В русском войске по мере отступления все более и более разгорается дух озлобления против врага: отступая назад, оно сосредоточивается и нарастает. Под Бородиным происходит столкновение. Ни то, ни другое войско не распадаются, но русское войско непосредственно после столкновения отступает так же необходимо, как необходимо откатывается шар, столкнувшись с другим, с большей стремительностью несущимся на него шаром; и так же необходимо (хотя и потерявший всю свою силу в столкновении) стремительно разбежавшийся шар нашествия прокатывается еще некоторое пространство.
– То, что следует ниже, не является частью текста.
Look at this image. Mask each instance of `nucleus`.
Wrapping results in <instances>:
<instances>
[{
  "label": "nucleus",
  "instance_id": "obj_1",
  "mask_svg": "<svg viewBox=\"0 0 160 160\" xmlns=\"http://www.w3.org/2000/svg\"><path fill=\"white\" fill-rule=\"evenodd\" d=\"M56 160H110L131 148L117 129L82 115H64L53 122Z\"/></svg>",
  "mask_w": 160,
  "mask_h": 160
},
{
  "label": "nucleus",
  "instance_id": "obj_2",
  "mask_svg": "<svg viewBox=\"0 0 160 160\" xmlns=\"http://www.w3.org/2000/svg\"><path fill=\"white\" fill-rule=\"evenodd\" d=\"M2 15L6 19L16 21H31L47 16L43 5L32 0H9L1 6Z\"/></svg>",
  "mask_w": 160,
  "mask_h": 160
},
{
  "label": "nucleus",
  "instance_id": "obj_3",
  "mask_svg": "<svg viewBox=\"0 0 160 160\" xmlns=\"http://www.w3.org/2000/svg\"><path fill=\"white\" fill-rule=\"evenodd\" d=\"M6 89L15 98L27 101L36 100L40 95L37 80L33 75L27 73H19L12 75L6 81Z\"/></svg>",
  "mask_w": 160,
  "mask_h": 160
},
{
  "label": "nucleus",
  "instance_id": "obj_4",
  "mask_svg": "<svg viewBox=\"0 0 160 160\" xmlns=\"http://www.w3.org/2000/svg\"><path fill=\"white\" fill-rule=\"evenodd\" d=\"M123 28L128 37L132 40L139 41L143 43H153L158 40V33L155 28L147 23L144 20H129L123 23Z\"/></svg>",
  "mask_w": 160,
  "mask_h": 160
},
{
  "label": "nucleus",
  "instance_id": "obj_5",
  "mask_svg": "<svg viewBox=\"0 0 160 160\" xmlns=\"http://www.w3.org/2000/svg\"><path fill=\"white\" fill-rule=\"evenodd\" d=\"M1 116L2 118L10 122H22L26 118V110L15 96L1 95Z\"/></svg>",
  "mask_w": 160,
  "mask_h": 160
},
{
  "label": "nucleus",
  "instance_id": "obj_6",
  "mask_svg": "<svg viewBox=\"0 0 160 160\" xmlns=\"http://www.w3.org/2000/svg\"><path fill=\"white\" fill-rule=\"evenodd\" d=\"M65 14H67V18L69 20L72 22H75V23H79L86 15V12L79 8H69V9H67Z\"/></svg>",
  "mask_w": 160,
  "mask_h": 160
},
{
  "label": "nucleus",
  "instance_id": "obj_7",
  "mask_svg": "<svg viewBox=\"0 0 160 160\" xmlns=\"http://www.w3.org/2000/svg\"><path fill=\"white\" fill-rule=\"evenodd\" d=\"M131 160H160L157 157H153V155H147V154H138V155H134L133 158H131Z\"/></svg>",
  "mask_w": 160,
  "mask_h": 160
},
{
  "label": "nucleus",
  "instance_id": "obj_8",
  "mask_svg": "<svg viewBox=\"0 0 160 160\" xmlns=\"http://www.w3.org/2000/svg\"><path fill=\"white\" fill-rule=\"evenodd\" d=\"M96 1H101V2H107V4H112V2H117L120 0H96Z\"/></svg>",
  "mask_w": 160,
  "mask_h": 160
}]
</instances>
Русские отступают за сто двадцать верст – за Москву, французы доходят до Москвы и там останавливаются. В продолжение пяти недель после этого нет ни одного сражения. Французы не двигаются. Подобно смертельно раненному зверю, который, истекая кровью, зализывает свои раны, они пять недель остаются в Москве, ничего не предпринимая, и вдруг, без всякой новой причины, бегут назад: бросаются на Калужскую дорогу (и после победы, так как опять поле сражения осталось за ними под Малоярославцем), не вступая ни в одно серьезное сражение, бегут еще быстрее назад в Смоленск, за Смоленск, за Вильну, за Березину и далее.
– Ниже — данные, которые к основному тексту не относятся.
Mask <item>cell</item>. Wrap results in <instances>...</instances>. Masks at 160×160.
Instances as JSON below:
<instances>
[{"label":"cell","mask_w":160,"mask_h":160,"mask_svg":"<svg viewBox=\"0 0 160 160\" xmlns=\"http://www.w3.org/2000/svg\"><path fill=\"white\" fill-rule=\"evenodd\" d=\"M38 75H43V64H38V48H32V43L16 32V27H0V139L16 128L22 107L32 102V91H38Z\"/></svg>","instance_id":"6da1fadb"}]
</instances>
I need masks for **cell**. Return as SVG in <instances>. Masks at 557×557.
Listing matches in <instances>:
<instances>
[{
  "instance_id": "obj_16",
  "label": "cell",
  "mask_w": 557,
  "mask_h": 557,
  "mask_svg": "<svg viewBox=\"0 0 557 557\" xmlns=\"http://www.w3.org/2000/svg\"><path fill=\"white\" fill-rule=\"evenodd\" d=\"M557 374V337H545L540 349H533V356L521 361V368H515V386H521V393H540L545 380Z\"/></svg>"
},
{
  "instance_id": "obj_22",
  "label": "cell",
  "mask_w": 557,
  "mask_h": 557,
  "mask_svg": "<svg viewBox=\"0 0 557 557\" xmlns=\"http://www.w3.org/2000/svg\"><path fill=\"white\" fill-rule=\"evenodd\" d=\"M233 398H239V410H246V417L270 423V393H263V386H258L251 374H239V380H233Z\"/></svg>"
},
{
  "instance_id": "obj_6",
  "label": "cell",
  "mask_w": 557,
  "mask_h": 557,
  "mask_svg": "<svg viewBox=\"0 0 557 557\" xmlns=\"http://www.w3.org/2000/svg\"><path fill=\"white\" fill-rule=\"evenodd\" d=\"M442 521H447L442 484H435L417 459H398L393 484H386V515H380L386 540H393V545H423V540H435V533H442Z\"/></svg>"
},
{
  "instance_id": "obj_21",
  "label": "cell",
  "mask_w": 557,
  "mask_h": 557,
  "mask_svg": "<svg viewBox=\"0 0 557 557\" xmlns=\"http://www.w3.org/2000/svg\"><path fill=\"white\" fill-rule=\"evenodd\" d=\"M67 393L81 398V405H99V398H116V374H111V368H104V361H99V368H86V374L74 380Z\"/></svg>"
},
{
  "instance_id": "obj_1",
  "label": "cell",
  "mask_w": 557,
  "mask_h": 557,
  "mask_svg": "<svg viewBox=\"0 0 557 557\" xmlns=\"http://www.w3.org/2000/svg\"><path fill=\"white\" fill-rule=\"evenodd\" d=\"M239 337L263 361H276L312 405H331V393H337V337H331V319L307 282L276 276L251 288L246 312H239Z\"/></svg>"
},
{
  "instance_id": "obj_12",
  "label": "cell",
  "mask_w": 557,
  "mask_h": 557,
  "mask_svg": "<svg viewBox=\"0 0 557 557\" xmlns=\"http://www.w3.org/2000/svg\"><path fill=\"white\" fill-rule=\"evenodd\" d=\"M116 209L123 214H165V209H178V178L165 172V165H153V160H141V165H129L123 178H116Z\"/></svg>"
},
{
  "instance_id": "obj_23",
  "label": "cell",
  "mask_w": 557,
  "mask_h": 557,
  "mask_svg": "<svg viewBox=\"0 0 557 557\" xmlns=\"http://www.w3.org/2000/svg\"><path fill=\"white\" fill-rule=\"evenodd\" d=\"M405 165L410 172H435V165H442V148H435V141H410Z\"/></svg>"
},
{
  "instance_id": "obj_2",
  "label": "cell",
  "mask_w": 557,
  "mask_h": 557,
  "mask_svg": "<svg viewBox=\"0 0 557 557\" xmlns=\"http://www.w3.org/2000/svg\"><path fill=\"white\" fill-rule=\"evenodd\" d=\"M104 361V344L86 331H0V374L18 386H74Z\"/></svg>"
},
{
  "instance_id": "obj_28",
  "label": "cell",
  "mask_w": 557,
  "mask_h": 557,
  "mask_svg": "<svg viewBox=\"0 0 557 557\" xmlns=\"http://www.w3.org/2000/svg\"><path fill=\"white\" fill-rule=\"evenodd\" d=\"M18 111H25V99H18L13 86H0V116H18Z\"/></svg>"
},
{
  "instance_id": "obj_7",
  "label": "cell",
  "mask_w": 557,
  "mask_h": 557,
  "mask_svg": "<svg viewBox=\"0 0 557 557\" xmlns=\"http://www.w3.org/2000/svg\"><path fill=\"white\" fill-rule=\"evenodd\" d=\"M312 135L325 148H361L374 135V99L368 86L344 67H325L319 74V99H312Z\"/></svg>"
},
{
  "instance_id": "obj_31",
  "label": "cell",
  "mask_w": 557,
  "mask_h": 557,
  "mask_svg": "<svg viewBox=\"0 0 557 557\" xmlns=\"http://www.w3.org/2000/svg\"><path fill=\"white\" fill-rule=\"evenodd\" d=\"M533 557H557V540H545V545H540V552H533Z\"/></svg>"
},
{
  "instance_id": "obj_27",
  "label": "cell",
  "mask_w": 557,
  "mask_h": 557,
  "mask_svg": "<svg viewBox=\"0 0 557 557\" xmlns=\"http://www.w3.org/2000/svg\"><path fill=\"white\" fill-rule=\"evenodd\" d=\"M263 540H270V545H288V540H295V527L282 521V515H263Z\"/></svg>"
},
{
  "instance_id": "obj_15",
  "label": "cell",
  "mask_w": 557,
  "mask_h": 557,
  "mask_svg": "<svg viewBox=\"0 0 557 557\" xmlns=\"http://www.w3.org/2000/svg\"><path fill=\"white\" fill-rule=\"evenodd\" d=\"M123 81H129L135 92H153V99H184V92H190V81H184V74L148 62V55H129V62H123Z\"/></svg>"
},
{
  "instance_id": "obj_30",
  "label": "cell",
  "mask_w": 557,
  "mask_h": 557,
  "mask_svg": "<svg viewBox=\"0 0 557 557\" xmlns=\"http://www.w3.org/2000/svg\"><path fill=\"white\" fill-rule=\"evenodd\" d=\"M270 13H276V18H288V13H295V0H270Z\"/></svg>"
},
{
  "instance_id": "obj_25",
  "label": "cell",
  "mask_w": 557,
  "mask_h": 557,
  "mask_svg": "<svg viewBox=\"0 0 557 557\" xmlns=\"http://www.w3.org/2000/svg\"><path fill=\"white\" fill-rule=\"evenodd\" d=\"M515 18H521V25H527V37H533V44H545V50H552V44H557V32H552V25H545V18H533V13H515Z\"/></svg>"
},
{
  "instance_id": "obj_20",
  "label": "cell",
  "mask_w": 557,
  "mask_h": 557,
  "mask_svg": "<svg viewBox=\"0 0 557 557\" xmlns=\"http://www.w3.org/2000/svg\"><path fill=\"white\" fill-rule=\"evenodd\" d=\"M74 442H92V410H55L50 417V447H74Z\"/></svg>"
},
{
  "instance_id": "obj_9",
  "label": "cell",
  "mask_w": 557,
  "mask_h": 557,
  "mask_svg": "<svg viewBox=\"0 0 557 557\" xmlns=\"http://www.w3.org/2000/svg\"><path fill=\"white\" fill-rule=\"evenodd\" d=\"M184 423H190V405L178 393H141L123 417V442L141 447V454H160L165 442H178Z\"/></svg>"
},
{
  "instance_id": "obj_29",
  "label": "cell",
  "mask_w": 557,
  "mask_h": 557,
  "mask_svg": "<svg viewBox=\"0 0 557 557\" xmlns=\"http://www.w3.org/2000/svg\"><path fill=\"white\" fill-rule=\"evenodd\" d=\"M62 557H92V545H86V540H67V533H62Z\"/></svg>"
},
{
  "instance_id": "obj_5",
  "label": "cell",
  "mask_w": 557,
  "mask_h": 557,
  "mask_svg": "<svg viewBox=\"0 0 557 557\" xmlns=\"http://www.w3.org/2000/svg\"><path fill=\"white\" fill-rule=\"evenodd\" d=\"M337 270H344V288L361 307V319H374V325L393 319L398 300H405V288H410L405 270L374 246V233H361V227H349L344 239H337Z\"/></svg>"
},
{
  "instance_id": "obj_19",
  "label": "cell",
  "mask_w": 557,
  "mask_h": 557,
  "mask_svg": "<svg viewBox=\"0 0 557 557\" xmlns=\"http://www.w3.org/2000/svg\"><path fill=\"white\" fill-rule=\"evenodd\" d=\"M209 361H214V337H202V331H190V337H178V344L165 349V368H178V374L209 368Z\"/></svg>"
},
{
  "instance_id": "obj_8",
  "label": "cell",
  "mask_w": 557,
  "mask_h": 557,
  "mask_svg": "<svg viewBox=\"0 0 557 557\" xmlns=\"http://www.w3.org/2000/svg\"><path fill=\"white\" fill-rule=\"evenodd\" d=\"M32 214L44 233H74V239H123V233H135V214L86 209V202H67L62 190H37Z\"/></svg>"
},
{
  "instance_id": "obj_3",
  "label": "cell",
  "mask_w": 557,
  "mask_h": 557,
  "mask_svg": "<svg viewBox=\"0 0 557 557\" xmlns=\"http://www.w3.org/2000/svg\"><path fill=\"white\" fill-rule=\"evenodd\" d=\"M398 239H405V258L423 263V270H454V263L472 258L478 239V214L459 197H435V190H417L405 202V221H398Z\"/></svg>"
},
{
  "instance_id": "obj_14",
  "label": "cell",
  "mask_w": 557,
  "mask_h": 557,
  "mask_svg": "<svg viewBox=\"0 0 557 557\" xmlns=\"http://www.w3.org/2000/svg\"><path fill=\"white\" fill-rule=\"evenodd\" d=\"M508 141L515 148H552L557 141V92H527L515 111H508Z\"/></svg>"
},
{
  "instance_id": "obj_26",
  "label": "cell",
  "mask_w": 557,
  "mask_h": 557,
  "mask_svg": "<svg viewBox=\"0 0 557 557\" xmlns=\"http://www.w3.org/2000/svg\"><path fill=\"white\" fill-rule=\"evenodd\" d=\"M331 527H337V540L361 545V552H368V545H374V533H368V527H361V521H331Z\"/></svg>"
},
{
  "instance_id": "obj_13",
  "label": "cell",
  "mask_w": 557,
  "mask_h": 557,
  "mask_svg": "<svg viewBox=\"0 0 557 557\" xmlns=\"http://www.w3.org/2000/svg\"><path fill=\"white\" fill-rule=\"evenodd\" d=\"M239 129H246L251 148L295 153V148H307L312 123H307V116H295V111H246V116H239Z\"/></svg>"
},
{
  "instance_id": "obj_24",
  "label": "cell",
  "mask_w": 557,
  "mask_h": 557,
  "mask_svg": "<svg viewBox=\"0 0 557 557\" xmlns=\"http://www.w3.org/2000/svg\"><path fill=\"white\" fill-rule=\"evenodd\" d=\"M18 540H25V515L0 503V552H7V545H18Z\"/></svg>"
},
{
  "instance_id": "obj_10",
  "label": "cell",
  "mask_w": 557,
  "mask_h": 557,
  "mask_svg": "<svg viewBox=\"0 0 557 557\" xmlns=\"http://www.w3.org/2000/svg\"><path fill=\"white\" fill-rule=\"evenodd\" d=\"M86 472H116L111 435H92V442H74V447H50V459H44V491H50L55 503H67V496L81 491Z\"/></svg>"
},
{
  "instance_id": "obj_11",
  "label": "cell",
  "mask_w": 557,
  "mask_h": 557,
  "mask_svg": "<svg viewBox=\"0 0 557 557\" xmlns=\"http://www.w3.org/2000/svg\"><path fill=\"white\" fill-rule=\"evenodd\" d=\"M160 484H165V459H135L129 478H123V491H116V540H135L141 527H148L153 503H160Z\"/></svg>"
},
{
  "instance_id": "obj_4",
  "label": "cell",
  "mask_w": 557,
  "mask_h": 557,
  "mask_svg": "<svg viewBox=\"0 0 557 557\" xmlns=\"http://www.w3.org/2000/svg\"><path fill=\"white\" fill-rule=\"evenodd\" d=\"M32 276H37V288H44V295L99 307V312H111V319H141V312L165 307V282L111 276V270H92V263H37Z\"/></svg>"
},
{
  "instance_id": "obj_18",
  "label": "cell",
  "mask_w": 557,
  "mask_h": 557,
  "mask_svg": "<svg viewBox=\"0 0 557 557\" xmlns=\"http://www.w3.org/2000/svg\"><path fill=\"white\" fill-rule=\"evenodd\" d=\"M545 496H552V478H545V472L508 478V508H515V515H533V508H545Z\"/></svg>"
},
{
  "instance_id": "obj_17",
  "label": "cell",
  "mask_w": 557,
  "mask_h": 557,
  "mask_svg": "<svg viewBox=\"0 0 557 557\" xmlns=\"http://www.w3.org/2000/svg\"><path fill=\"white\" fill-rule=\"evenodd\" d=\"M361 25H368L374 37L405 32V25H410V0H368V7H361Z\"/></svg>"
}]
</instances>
В вечер 26 го августа и Кутузов, и вся русская армия были уверены, что Бородинское сражение выиграно. Кутузов так и писал государю. Кутузов приказал готовиться на новый бой, чтобы добить неприятеля не потому, чтобы он хотел кого нибудь обманывать, но потому, что он знал, что враг побежден, так же как знал это каждый из участников сражения.
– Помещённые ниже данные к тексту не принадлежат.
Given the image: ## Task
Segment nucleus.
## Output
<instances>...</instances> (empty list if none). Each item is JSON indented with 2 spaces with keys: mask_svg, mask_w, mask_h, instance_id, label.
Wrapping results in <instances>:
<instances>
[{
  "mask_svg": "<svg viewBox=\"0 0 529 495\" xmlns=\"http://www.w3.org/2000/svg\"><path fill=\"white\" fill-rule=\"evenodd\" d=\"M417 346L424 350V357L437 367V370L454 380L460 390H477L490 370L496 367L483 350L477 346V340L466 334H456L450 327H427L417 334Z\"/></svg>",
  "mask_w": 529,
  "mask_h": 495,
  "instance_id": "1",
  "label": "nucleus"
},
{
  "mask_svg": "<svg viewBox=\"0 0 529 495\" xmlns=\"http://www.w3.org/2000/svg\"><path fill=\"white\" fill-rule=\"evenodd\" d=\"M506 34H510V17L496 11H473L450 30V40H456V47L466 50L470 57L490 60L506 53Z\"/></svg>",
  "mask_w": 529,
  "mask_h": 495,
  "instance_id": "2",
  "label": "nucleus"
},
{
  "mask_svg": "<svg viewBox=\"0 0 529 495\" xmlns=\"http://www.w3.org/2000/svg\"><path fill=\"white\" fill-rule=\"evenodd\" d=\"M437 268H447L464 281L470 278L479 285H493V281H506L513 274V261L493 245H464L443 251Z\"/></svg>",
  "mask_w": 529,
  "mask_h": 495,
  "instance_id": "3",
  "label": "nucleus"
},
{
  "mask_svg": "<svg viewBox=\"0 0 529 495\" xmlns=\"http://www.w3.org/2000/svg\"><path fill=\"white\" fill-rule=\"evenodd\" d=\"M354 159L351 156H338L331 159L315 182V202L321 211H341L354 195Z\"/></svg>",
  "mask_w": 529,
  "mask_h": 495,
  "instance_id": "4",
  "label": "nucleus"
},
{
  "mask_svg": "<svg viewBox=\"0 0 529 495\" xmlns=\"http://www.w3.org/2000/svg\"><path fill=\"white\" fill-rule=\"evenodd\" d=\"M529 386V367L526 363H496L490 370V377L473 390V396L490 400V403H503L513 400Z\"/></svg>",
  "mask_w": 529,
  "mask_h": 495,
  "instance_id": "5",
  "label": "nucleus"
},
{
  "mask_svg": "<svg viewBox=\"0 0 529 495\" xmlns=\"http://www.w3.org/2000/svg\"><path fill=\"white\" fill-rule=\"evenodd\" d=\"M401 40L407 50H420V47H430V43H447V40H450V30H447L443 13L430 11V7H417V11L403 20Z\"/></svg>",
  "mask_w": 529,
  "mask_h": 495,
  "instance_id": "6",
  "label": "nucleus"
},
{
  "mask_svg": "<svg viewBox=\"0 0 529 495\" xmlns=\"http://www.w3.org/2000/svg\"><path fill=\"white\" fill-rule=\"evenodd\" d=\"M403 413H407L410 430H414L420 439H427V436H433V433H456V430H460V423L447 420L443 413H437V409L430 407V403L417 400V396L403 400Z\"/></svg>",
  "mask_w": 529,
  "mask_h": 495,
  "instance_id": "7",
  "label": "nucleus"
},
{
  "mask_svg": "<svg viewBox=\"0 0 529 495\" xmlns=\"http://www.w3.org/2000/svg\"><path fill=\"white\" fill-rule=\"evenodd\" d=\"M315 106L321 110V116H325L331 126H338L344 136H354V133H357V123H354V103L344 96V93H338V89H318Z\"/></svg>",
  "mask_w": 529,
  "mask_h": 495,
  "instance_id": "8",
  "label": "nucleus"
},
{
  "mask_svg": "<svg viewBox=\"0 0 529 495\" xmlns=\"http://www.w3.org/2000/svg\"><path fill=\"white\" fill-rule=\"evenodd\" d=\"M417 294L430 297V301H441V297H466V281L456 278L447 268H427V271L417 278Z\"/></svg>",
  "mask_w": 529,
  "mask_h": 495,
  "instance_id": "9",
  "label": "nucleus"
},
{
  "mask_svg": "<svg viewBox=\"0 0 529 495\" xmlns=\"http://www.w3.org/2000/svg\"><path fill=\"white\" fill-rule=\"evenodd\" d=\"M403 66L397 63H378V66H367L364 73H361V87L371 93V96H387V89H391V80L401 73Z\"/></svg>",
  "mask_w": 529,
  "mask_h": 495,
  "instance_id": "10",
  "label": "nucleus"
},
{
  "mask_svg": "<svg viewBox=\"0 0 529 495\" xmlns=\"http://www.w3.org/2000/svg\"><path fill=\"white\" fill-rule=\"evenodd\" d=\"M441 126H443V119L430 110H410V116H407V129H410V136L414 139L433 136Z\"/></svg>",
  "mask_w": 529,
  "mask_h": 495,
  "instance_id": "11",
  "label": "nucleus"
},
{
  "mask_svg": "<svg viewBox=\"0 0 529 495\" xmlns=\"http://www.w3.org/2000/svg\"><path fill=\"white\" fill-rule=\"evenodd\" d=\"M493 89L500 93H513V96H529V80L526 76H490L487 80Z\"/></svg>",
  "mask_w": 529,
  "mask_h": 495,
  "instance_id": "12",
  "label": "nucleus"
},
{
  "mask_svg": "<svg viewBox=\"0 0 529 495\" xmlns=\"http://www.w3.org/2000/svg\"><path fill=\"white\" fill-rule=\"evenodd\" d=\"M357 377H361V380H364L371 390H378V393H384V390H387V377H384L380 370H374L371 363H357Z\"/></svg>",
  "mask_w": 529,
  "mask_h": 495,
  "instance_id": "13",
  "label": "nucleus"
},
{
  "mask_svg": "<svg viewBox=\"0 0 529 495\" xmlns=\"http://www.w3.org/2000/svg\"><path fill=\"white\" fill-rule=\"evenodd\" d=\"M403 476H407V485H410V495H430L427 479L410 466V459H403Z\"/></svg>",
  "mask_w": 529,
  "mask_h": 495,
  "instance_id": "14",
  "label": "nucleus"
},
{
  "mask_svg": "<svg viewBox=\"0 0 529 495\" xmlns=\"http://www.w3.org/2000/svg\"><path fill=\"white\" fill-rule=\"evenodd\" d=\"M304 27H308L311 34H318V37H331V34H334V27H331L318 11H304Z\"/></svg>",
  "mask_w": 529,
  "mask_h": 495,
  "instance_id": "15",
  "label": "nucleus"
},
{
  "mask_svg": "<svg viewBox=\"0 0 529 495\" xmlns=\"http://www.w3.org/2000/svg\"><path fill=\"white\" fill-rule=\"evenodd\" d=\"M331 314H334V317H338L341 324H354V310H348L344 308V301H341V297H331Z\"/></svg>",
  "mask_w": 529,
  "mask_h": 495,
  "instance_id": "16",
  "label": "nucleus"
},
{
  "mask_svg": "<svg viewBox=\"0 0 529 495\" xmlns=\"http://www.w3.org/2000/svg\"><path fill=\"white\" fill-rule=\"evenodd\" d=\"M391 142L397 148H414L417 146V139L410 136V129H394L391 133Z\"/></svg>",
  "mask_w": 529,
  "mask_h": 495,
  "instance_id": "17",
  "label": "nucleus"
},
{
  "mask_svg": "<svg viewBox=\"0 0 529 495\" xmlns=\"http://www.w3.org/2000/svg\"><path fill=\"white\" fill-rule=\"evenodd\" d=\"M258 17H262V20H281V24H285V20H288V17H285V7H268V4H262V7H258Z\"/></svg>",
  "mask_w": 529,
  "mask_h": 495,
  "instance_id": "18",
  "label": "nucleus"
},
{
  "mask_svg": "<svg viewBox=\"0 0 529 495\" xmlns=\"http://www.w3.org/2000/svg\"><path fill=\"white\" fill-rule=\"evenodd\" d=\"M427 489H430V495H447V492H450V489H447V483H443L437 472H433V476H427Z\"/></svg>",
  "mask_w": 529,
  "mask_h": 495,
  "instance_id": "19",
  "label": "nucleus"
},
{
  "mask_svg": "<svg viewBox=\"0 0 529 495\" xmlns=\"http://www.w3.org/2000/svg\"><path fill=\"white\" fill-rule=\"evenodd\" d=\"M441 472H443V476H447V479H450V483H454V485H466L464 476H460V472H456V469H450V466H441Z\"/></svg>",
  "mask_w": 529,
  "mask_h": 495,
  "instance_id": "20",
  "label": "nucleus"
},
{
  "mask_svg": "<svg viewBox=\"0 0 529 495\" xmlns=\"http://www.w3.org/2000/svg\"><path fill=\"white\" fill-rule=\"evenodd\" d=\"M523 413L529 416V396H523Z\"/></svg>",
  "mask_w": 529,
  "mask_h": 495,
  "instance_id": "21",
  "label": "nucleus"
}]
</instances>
Но в тот же вечер и на другой день стали, одно за другим, приходить известия о потерях неслыханных, о потере половины армии, и новое сражение оказалось физически невозможным.
Нельзя было давать сражения, когда еще не собраны были сведения, не убраны раненые, не пополнены снаряды, не сочтены убитые, не назначены новые начальники на места убитых, не наелись и не выспались люди.
А вместе с тем сейчас же после сражения, на другое утро, французское войско (по той стремительной силе движения, увеличенного теперь как бы в обратном отношении квадратов расстояний) уже надвигалось само собой на русское войско. Кутузов хотел атаковать на другой день, и вся армия хотела этого. Но для того чтобы атаковать, недостаточно желания сделать это; нужно, чтоб была возможность это сделать, а возможности этой не было. Нельзя было не отступить на один переход, потом точно так же нельзя было не отступить на другой и на третий переход, и наконец 1 го сентября, – когда армия подошла к Москве, – несмотря на всю силу поднявшегося чувства в рядах войск, сила вещей требовала того, чтобы войска эти шли за Москву. И войска отступили ещо на один, на последний переход и отдали Москву неприятелю.